At 3+pm, I finished the outstanding work from my morning duties. The 3 students were still standing in front of the nursing station awaiting instructions, and looking lost as to what to do. Finally, I checked with my preceptor SSN Y who was the afternoon in-charge and offered to show them briefly around. I showed them our facilities, equipment, some paperwork and processes, the staff, etc.
One male student asked the typical questions raised to a paediatric nurse, "Is the job stressful? Is it very stressful to hear the children crying all the time?"

I joked, "Wow, like job interview questions like that".

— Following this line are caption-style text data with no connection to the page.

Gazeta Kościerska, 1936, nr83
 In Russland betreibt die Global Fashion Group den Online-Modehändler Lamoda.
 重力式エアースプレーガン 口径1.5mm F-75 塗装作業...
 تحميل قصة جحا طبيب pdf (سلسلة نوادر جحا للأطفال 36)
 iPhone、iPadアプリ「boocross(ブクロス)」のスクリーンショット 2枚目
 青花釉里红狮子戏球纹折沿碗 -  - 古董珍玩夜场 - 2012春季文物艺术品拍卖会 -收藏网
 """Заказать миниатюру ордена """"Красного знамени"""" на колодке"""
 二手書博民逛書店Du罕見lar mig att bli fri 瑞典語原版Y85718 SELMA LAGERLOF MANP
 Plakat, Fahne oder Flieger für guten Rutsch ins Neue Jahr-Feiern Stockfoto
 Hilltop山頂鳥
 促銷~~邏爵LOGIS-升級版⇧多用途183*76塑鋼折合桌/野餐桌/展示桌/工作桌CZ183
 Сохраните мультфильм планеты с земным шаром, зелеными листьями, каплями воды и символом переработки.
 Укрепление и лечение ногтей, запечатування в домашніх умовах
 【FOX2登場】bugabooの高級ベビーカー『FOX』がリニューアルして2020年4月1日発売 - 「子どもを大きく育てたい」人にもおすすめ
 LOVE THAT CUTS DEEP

Then I continued, "It depends on individuals. For me, I have taught at a childcare centre before, and I don't find the crying stressful. Of course, if you find it stressful, you can choose another specialization. During our nursing training, we are exposed to different wards, so you'd have an idea what you prefer. Some prefer to handle children while others prefer to talk to the elderly. Nowadays, the HR departments for nursing are quite open, and they will consider their employees' preferences when assigning the ward. For example, my male classmates prefer A&E, they were assigned there and are enjoying themselves."

He said, "Yes, where the action is."

"Yes, and minimal report passing", I added.

"Yes, minimal report passing" he reflected with a wide grin and we laughed.

Getting to the point, I told them, "Nursing is not just caring for the patients, but we also handle other administrative work. E.g. Room assignments, for which we may have to deal with irate parents awaiting for the limited number of single-bedded rooms. The stress also come in when you have several patients that need your attention simultaneously. E.g. If one patient's oxygen level suddenly drops, another needs attention on the IV, etc. That's why team work is important. We cannot survive without teamwork here." (Actually the example I cited happened earlier that afternoon, just before the students arrive. Ha ha!)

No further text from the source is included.